Exercise brief:
Locate every line in the data below that contains the string "sign" and copy each of those lines. Case matters.

Supplied material:
•••••
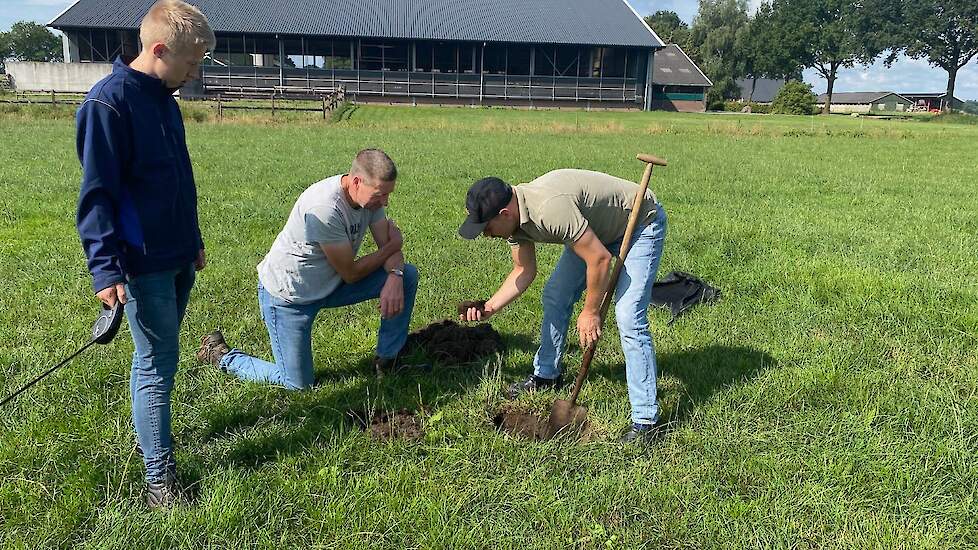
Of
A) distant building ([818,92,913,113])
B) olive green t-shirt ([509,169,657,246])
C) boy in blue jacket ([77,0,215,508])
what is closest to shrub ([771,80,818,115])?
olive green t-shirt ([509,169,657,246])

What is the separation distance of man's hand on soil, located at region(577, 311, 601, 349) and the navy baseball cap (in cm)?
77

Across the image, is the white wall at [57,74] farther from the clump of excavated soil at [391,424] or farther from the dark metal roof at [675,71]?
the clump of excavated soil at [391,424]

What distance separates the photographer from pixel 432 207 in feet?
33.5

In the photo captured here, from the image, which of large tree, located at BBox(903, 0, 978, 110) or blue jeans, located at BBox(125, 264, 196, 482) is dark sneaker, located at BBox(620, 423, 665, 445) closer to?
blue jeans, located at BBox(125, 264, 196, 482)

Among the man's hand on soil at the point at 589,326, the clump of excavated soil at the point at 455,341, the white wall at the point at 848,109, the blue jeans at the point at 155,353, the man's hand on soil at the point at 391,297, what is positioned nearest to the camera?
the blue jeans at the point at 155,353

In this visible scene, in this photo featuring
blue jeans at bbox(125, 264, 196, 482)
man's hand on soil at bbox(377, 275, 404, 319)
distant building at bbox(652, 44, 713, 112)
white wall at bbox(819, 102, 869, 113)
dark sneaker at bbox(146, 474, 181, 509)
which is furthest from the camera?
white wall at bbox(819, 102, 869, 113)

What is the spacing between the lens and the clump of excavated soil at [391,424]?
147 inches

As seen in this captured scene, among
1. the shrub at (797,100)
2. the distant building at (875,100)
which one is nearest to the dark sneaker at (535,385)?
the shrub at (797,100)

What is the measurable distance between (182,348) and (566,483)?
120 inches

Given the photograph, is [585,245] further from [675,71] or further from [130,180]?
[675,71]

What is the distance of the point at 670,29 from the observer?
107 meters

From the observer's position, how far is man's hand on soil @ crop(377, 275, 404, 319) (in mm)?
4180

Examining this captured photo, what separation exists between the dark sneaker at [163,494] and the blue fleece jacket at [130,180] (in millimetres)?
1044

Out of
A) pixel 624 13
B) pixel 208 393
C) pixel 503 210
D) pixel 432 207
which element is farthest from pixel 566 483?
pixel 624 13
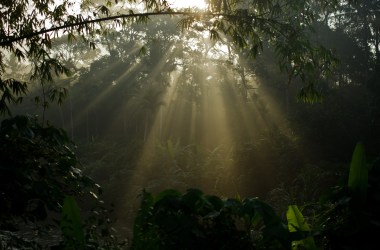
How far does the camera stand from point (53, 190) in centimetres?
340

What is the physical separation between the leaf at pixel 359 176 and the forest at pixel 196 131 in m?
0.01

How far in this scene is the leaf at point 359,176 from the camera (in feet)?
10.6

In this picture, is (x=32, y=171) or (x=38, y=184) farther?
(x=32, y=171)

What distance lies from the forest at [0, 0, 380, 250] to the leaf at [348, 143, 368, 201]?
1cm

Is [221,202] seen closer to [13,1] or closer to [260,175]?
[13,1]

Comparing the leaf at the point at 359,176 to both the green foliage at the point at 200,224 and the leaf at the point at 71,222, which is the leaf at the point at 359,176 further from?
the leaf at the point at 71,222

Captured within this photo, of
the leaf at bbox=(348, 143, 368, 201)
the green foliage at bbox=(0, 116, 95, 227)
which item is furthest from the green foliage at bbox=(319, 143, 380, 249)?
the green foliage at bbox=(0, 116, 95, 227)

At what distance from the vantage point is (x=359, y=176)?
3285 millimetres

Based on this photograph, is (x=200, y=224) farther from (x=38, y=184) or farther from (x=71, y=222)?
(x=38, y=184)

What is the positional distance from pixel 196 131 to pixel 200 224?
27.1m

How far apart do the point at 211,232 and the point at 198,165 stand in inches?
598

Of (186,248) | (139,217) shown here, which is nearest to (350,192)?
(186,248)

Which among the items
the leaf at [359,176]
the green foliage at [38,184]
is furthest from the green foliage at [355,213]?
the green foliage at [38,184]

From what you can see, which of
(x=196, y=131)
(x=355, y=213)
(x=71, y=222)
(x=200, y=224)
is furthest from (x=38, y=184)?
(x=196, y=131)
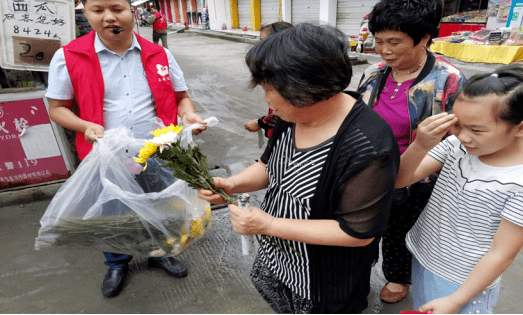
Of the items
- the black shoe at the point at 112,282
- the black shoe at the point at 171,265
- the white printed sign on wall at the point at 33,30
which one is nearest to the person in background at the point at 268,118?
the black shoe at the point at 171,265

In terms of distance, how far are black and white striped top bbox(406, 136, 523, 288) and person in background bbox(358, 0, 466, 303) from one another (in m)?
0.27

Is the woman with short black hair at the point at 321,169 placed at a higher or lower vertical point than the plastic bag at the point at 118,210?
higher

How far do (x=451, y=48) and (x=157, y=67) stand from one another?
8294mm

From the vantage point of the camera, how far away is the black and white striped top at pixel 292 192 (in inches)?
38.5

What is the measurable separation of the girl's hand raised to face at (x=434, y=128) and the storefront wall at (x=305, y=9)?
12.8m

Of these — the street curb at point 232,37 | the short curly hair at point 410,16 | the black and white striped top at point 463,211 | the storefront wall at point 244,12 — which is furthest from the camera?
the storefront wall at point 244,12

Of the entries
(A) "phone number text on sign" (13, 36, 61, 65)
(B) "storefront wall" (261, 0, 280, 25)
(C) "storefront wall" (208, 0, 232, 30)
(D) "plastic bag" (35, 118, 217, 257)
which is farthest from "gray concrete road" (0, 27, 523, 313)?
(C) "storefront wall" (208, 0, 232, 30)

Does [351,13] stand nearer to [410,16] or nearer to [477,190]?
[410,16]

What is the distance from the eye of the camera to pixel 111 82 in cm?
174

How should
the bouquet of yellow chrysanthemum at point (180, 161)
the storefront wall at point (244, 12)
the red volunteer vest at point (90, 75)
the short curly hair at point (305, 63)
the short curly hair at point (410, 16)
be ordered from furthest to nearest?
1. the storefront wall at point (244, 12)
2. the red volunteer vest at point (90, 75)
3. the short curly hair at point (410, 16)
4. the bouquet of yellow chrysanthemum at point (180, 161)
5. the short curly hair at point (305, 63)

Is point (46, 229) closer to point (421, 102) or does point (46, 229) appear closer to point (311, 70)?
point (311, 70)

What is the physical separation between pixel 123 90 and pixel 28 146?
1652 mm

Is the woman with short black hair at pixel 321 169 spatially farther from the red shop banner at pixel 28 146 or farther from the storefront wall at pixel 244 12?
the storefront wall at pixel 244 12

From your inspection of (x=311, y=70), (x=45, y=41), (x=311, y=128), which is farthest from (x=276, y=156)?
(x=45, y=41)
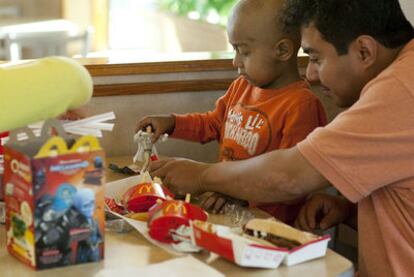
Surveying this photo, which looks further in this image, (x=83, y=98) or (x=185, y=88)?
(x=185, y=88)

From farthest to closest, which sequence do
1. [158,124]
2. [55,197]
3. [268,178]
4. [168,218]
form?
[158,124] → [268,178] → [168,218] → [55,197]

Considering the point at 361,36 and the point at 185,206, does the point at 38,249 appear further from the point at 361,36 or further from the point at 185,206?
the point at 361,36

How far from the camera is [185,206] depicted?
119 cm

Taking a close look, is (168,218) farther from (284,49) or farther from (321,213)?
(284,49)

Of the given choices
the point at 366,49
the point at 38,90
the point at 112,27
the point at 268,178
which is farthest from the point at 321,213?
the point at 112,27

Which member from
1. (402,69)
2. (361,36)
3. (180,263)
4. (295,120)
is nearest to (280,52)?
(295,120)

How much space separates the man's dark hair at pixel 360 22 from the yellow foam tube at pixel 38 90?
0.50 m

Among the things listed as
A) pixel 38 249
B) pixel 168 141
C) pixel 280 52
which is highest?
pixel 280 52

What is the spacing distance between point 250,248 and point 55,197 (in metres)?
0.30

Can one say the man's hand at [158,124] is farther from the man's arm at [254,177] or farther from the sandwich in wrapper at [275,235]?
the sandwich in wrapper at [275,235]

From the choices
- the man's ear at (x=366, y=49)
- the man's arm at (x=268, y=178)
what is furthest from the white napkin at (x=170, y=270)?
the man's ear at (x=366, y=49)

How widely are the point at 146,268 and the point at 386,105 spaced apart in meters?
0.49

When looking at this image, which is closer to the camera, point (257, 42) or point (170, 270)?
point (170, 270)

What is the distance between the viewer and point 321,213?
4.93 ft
•••••
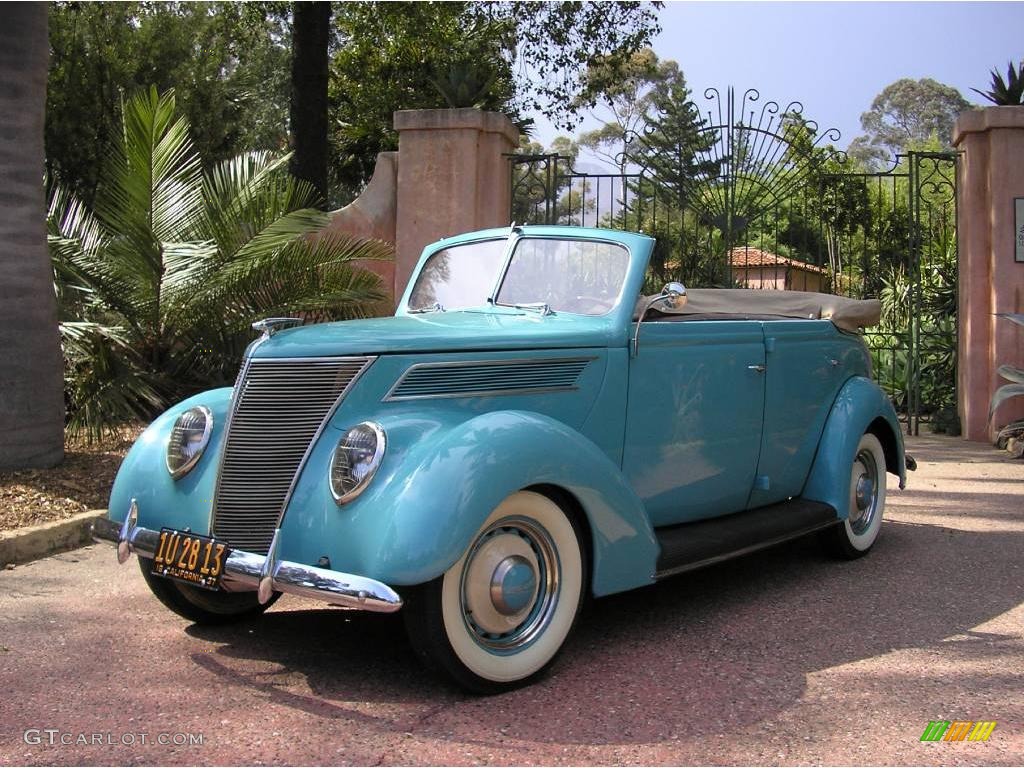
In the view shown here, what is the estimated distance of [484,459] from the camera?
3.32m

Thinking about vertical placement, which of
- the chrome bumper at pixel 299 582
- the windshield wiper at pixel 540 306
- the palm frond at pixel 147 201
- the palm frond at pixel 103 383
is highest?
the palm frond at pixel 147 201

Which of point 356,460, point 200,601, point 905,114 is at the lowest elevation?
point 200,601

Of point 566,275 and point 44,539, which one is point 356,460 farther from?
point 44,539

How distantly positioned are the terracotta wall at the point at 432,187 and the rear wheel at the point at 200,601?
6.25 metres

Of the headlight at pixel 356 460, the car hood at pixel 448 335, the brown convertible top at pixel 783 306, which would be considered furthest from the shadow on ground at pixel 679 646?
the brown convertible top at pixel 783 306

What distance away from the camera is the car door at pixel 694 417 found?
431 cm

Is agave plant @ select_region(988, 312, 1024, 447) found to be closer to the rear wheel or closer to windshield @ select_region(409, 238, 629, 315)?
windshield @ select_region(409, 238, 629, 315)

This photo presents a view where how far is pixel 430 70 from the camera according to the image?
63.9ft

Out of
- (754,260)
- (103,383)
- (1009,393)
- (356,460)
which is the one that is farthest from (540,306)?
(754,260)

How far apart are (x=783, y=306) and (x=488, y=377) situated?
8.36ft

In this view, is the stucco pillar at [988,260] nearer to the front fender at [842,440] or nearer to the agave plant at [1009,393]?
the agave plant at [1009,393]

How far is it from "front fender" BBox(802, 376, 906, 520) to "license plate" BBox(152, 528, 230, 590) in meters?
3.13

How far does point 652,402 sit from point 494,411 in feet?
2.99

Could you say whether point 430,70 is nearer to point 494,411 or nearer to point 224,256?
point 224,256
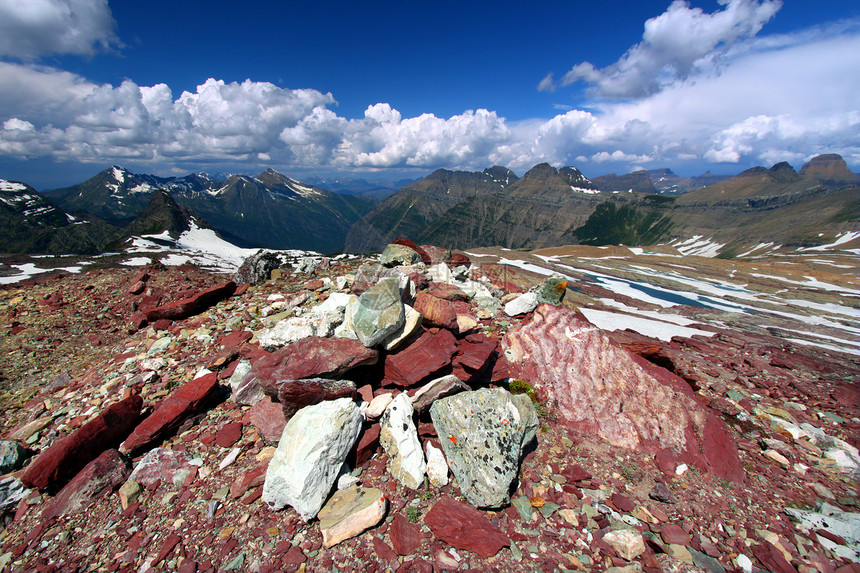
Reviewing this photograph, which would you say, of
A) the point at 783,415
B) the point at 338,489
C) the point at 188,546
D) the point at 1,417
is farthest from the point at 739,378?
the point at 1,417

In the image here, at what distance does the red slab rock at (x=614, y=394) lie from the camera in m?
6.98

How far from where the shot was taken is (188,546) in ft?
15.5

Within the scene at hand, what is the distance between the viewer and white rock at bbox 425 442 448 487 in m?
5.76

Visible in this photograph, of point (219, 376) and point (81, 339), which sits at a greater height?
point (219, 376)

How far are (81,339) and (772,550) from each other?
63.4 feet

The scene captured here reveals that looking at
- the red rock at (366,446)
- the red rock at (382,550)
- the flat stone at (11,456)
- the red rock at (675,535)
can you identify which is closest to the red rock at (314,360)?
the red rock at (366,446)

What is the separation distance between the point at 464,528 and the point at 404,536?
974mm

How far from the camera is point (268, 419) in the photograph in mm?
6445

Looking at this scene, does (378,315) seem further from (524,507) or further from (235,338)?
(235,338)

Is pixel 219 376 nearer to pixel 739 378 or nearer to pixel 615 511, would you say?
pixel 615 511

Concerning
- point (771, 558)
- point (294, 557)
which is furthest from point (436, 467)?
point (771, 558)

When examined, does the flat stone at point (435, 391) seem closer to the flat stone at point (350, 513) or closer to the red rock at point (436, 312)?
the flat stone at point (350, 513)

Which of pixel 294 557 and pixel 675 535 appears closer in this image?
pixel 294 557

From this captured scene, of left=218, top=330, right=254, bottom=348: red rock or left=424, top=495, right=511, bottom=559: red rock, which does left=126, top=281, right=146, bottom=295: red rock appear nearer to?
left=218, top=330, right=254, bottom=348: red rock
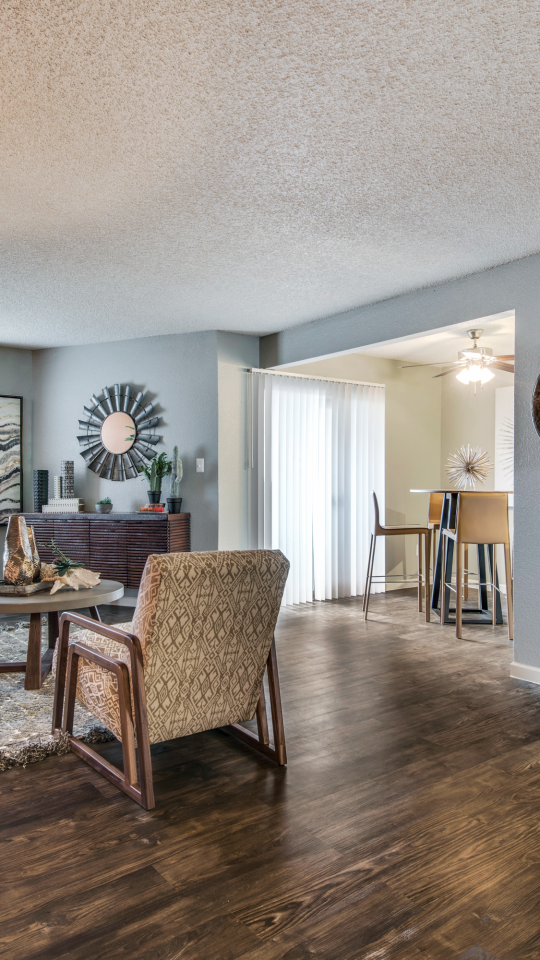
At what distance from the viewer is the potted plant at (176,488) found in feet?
•••••
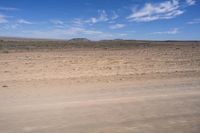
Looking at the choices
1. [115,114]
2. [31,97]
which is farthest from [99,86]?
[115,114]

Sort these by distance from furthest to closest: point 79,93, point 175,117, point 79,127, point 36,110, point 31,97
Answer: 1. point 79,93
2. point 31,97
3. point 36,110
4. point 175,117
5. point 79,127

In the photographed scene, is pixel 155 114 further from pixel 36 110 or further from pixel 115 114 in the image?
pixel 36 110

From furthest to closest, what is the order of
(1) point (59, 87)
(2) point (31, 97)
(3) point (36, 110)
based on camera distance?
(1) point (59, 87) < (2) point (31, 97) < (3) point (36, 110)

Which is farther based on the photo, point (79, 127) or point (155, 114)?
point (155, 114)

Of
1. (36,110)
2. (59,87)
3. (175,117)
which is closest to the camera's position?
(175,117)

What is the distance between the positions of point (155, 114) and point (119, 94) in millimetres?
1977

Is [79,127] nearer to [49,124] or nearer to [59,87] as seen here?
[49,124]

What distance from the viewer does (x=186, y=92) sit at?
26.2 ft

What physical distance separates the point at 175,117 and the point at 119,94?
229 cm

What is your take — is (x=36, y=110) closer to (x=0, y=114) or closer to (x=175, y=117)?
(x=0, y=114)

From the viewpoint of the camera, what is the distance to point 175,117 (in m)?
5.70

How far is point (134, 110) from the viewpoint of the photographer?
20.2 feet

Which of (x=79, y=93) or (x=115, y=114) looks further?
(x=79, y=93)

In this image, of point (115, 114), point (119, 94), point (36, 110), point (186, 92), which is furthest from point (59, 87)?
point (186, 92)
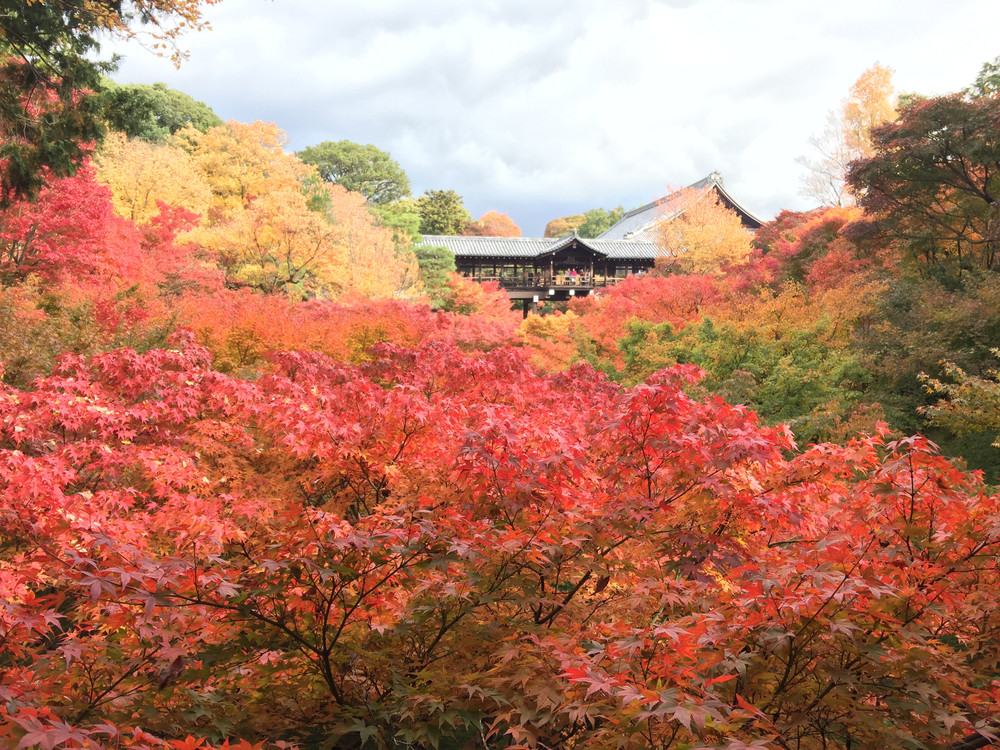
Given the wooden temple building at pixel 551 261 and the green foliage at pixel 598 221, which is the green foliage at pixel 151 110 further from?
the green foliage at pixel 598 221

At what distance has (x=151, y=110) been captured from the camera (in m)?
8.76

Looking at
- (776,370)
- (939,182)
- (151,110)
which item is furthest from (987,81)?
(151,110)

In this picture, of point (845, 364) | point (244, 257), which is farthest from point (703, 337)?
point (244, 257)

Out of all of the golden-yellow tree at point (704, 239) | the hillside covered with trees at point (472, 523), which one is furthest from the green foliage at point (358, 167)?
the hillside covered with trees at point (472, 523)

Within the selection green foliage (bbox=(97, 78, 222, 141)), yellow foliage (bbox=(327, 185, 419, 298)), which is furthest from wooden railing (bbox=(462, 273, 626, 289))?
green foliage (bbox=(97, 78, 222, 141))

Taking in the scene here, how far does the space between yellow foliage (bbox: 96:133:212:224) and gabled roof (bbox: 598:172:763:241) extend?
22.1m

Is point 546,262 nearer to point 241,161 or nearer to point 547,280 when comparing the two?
•••••
Answer for the task:
- the white printed sign on wall at the point at 33,30
(A) "phone number text on sign" (13, 36, 61, 65)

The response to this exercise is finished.